Have you ever turned on the faucet to take a relaxing hot shower, only to be hit by an unpleasant stream of cold water?
It’s safe to say we’ve all experienced the inconvenience of having to wait for hot water to arrive at the faucet or shower — most of us every morning. You’ve probably grown accustomed to waiting several seconds or even a minute or two, depending on the distance to your bathroom or kitchen from your water heater in your basement, garage or utility closet on the opposite side of the house. The longer that distance, the longer the wait, the bigger the annoyance.
So why does the water coming from your “hot”-water faucet or shower run cold at first before finally turning hot? When that outlet was last turned on, hot water flowed through the pipes, right?
But once the outlet was shut off, the remaining warm water in the pipes did not return to the water heater for reheating. Instead, it stayed in the pipes and eventually turned cold. When the outlet was next turned on, this resting cold water exited the pipes first, ahead of the incoming hot water from the water heater.
Not only is this inconvenient (and downright uncomfortable if you’re standing in the shower), but a typical American home annually wastes thousands of gallons of perfectly usable potable water down the drain, thanks to lengthy wait times at hot-water outlets in the bath and kitchen.
So what’s the solution? Is it possible to get truly “instantaneous” hot water? Yes, with a hot-water recirculation system that delivers hot water with virtually no wait time.
What Is a Hot-Water Recirculation System?
A hot-water recirculation system delivers hot water to a faucet, shower or appliance in seconds, eliminating the usual water-wasting wait. The system does so by recirculating the water that remained in the pipes and eventually turned cold, back to the water heater, through either the cold-water line or a dedicated return line.
One type of recirculation system — and the focus of this blog — is a closed-loop, pump-assisted, hot-water recirculation system.
A recirculation pump can operate 24/7. But the energy savings would be nonexistent if the external circulator were always on and continuously recirculating hot water.
The most efficient type of hot-water recirculation system is an on-demand type that operates on the push of a button.
The most efficient “traditional” recirculation method would use a combination of both a temperature sensor and a timer to activate the system.
- The temperature sensor monitors the hot-water line: Once the preset temperature is reached, the pump automatically shuts off.
- A timer-activated pump has a customizable timer that can be set to run only at preprogrammed times. This type of system works to recirculate hot water only when needed; for example, first thing in the morning or later in the evening when family members take their daily showers or baths.
Recirculation System with a Dedicated Loop
Some recirculation pumps can serve as a separate, add-on component that uses a dedicated pipe loop for hot-water recirculation.
Here’s how a recirculation pump with a dedicated return line works:
- The pump is mounted on a pipe connected to the water heater to help create a fresh, hot-water circuit.
- Hot water flows from the water heater and passes near each hot-water outlet.
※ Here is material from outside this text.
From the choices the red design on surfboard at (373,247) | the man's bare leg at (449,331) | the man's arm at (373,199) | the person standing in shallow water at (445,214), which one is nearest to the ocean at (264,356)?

- The system has a cold water line, hot water line, and a third, dedicated recirculation return line that originates at the fixture that is farthest from the water heater. When the hot-water outlet isn’t open, the pump will turn on to circulate the water and allow for the water in the lines to return to the water heater. Whenever the water heater detects that the returning water is cold, it turns back on to reheat the water to the set point temperature. The result is a continuous loop of hot water.
- If the recirculation pump system is activated with a sensor or a timer, the pump kicks on to match your hot-water usage needs and, again, shuts off once the preset temperature in the return line is reached.
Recirculation System with an Integrated Pump
Some hot-water recirculation pumps are built into the water heater itself. An integrated recirculation pump is ideal if your home lacks a dedicated return line, and you want to avoid the cost of adding one.
Another option is to purchase a “crossover kit” that is sold with the water heater and acts as a substitute for a return line.
Instead of wasting energy by having hot water flow through the system continuously, some water heaters have an integral display on the front of the unit that allows homeowners to program the recirculation system to operate at specified times.
Whether you choose to install an external recirculation pump or go with a fully integrated system, the benefits for both are clear. A hot-water recirculation pump eliminates the need to wait for hot water by recirculating the water through your plumbing system, keeping hot water flowing and ready for the moment someone turns on the faucet or shower.
Hot-water recirculation dramatically reduces water waste. With time and temperature sensors, hot-water recirculation pumps can control when the recirculation kicks on, ensuring that energy is not constantly being wasted.